La Polizia di Stato di Piacenza ha dato esecuzione a sei mandati di arresto internazionale a carico di altrettanti soggetti, ricercati in quanto componenti di un’associazione criminale dedita alle rapine a mano armata. Gli arrestati sono cittadini di origine nordafricana e sudamericana, tutti residenti in Italia, che a bordo di autovetture di proprietà viaggiavano dal Nord Italia in direzione della Svizzera.

Poco prima della frontiera, i criminali modificavano le targhe dei veicoli per evitare di essere identificati. A quel punto, si dividevano in gruppi per compiere contestuali rapine a mano armata, principalmente ai danni di stazioni di servizio collocate nella zona di Balerna. Fingendosi clienti, entravano nell’esercizio commerciale e minacciavano i cassieri con una pistola, a volte arrivando addirittura ad aggredirli fisicamente. A quel punto si impossessavano dei soldi nella cassa e si davano alla fuga a bordo delle auto con targa alterata.

Una volta compiute le rapine, varcavano la frontiera e ripristinavano le targhe originali dei veicoli, facendo rientro in Italia per spartirsi il bottino, complessivamente nell’ordine delle decine di migliaia di franchi. La Polizia svizzera riusciva a identificare il commando e a ottenere l’emissione dei mandati di arresto internazionali.

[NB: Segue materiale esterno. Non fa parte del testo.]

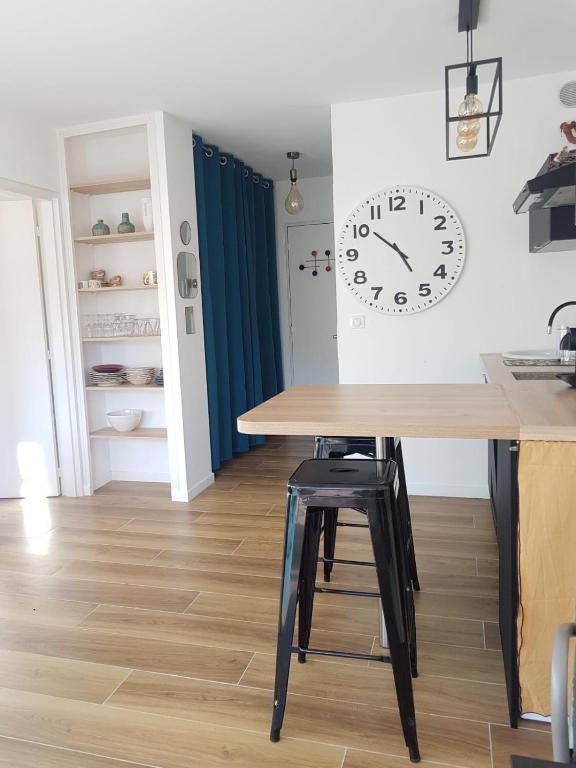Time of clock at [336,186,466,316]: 4:51
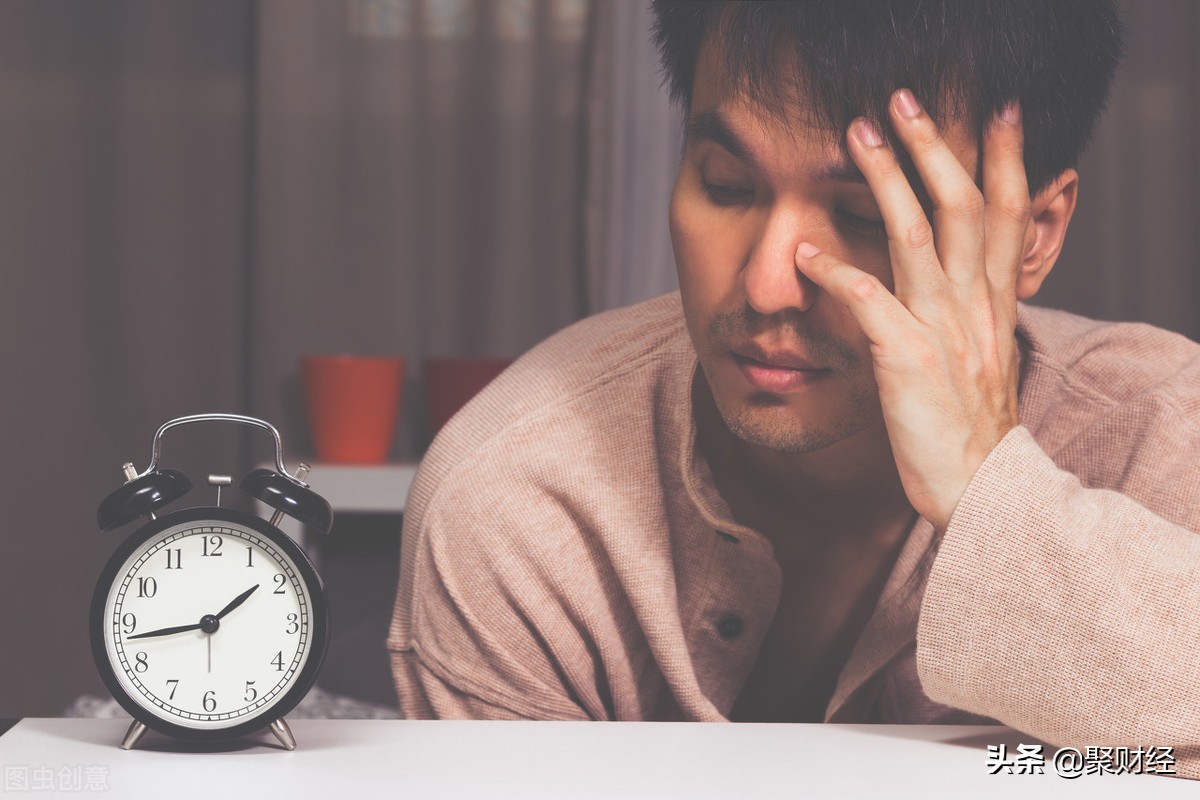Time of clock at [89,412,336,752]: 1:43
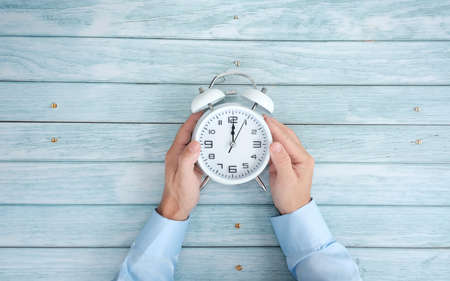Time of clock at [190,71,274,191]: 12:04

Il Servizio per la Cooperazione Internazionale di Polizia del Ministero dell’Interno – Dipartimento della Pubblica Sicurezza attivava le ricerche dei criminali in campo italiano, verificando che i sei soggetti potevano essere localizzati nelle province di Piacenza e di Monza, e attivando le rispettive Squadre Mobili per la cattura. A seguito di tempestive indagini, i predetti Uffici investigativi, coordinati dal Servizio Centrale Operativo, rintracciavano e arrestavano i componenti del gruppo criminale.

Le ricerche sono state complesse, in quanto alcuni ricercati erano senza fissa dimora, rendendo necessari numerosi servizi di osservazione e pedinamento prima di individuarli. Altri soggetti erano invece completamente incensurati in Italia, dove non avevano mai destato sospetti e vivevano una vita apparentemente normale e con un lavoro regolare.

Nel giro di 48 ore, venivano quindi individuati, rintracciati e arrestati i sei soggetti ricercati, successivamente condotti in carcere in attesa della procedura di estradizione per la Svizzera. Per i reati commessi, gli arrestati rischiano fino a 15 anni di reclusione in Svizzera. L’operazione è stata resa possibile grazie alla sinergia tra le forze di Polizia italiane e svizzere, supportate dai rispettivi servizi di cooperazione internazionale e dal coordinamento del Servizio Centrale Operativo della Polizia di Stato.